- **ZU ERLEDIGEN**:
**A.** Fasse den Forumsauszug über den Siedlungsbau in zwei Sätzen zusammen.
**B.** Führe den Forumsauszug über den Siedlungsbau weiter, und zwar im Anschluss an seinen letzten Eintrag.
::: TEXTAUSZUG :::
Wäre mir neu. Eigentlich besiedelt / besudelt bestehende Strukturen und baut diese aus.
Ich meine Strukturen zu bauen geht nur in bestimmten Arealen.
Die besitzen meist schon einen Sieldungscharakter ähnlich der in Sanktuary, oder es schwirrt ein Mr.Handy durch die Gegend usw.

Aber so ohne alles irgendwohin, glaub nicht.


----------



## swg1900 (12. November 2015)

-Shorty- schrieb:


> Ja, brauchste ein G.E.E.K.  (Vorsicht-Insiderwitz)
> 
> Nein geht natürlich nicht. Ödland ist Ödland weil Ödland.
> Kann man Siedlungen selber platzieren?
> ...



Man kann ja überall bauen wo eine Werkbank ist bzw. in deren Umkreis dann. Und da ist halt eine und deswegen wollte ich mich da ansiedeln. Ist auch relativ in der Nähe noch von Sanctuary & der Red Rocket Station. 
Schade. Dann schau ich mal, ob ich da nicht irgendetwas rumbauen kann, sodass ich bzw meine Siedle nicht daran kommen. Dann sollte das ja eigentlich klappen.


----------



## Thaurial (12. November 2015)
::: DIE DATEN :::
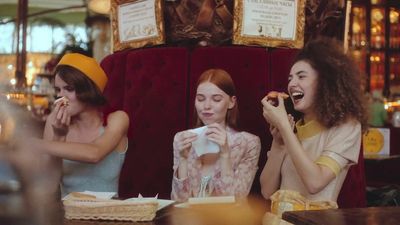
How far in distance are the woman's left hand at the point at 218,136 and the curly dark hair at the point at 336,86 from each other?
40cm

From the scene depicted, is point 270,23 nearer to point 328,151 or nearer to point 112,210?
point 328,151

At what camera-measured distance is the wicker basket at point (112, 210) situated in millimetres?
1603

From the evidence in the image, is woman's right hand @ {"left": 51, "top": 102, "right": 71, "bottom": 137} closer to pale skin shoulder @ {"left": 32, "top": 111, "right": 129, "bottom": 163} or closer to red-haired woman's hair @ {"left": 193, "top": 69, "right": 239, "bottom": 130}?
pale skin shoulder @ {"left": 32, "top": 111, "right": 129, "bottom": 163}

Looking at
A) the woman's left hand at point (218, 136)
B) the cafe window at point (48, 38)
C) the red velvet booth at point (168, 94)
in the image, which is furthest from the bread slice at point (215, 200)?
the cafe window at point (48, 38)

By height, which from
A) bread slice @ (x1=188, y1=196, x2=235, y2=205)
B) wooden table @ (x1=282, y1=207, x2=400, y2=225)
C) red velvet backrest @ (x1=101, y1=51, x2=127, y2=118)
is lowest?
bread slice @ (x1=188, y1=196, x2=235, y2=205)

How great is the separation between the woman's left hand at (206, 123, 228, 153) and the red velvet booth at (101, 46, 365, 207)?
3.02 feet

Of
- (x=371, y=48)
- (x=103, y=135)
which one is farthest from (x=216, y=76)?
(x=371, y=48)

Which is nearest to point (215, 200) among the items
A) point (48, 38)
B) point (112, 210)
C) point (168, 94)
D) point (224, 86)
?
point (112, 210)

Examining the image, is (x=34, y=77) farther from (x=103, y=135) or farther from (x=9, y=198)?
(x=9, y=198)

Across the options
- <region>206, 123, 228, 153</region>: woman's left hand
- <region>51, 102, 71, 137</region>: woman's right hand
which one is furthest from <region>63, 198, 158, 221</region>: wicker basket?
<region>51, 102, 71, 137</region>: woman's right hand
:::
- **LÖSUNGEN**:
**A.** Ein Beitrag hält fest, dass man bestehende Strukturen besiedelt und ausbaut und dass Bauen nur in bestimmten Arealen geht, die meist schon einen Siedlungscharakter wie Sanctuary haben, nicht aber einfach irgendwo. swg1900 erklärt dagegen, dass man überall im Umkreis einer Werkbank bauen kann, und will an der gewünschten Stelle nahe Sanctuary und der Red Rocket Station schauen, ob sich dort etwas herumbauen lässt.

**B.**
RavionHD schrieb:


> Kann mir keiner helfen?
> Ich zitiere mich mal nochmal:



Ist dein Schutz-Wert denn Rot oder Grün?



GeneralGonzo schrieb:


> Du musst den Schutzanlagen Leute zuweisen, sprich von den Siedlern wen zuweisen. Vielleicht liegts daran!



Wie geht das zuweisen genau? Manche Dinge erledigen die Siedler ja von allein, z.b das Ernten?!?


----------



## GeneralGonzo (12. November 2015)

Thaurial schrieb:


> Wie geht das zuweisen genau? Manche Dinge erledigen die Siedler ja von allein, z.b das Ernten?!?



 Um einen Wachposten mit einem Siedler zu besetzen, musst du dich im Bau-Modus befinden,  einen Siedler ansprechen und ihn zuweisen.

Kompliziert, gell


----------



## Silvana_ (12. November 2015)

-Shorty- schrieb:


> Ah ok, gibt also viele Städte mit mehreren Vaults in der Stadt? Dann war es natürlich kein Spoiler...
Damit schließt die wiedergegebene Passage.